Who Advertises in Newspapers? Data Criticism in Mining Historical Job Ads
Abstract
Digitized newspapers are a source of unique and rich historical data but pose significant challenges in the interpretation of results obtained through their mining. The JobAds project (FWF P35783) explores the evolution of the labor market through job advertisements from digitized newspapers between 1850-1950, aiming to reveal regional and temporal trends in job offers, required skills, media strategies, and social aspects such as gender-specific ads. Using the ANNO corpus, we selected 29 newspapers with the most editions. Their processing involved job ads pages preselection, layout segmentation, optical character recognition (OCR), and post-correction, each introducing potential biases due to varying efficiency of these processes.

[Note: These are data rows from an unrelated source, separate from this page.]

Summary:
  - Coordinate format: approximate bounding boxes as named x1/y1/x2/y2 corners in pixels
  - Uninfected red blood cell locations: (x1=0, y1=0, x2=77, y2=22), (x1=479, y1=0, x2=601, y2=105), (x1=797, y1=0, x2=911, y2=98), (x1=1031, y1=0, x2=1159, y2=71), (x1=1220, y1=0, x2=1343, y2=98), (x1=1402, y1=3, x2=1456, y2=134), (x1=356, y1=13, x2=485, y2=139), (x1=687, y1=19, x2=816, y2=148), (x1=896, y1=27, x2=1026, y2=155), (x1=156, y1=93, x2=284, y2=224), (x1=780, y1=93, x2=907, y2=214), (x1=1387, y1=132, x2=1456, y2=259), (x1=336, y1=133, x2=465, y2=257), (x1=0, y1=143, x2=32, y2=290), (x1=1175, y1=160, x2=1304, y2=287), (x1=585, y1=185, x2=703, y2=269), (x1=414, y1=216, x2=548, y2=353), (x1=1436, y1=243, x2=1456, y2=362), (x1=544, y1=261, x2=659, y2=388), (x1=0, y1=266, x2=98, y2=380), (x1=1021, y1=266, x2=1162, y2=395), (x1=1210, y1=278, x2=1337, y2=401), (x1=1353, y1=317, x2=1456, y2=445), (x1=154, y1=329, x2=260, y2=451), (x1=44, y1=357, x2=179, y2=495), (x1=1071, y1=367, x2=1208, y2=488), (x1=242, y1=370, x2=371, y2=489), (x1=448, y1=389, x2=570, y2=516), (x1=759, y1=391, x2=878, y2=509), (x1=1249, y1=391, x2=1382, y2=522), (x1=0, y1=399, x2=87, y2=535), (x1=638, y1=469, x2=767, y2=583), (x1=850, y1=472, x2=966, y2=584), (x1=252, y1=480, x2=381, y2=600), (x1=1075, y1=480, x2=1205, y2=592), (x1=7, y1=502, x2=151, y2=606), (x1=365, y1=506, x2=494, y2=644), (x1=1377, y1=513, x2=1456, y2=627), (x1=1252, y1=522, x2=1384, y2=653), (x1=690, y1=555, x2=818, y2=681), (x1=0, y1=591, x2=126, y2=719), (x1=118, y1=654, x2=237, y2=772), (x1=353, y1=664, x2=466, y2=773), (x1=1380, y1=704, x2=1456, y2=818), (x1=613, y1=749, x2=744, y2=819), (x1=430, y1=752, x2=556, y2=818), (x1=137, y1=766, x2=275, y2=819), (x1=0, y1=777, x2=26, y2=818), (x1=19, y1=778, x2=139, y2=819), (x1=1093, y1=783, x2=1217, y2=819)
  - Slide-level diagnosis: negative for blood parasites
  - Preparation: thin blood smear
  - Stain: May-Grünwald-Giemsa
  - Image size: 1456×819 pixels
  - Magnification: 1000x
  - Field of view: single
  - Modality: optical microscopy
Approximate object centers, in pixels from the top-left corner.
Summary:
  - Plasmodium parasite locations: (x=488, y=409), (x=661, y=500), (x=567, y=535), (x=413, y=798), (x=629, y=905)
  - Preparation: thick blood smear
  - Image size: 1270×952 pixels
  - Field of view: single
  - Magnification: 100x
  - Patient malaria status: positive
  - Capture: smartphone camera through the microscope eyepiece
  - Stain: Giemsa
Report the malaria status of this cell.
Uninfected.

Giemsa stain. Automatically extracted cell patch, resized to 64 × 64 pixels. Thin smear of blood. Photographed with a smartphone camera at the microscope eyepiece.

Additionally, the inherent bias of newspapers as historical sources must be considered, as they reflect only a subset of the job market dynamics of their time. This paper identifies these biases, quantifies their impact, and proposes solutions for steps from corpus selection to data preparation for subsequent text-mining and analysis. We discuss and exemplify the implications of these biases on research outcomes and suggest methodological adjustments to mitigate their effects, ensuring more reliable insights into the historical labor market. Also, we make a dataset of 15 000 manually annotated ground-truth data available as part of this paper.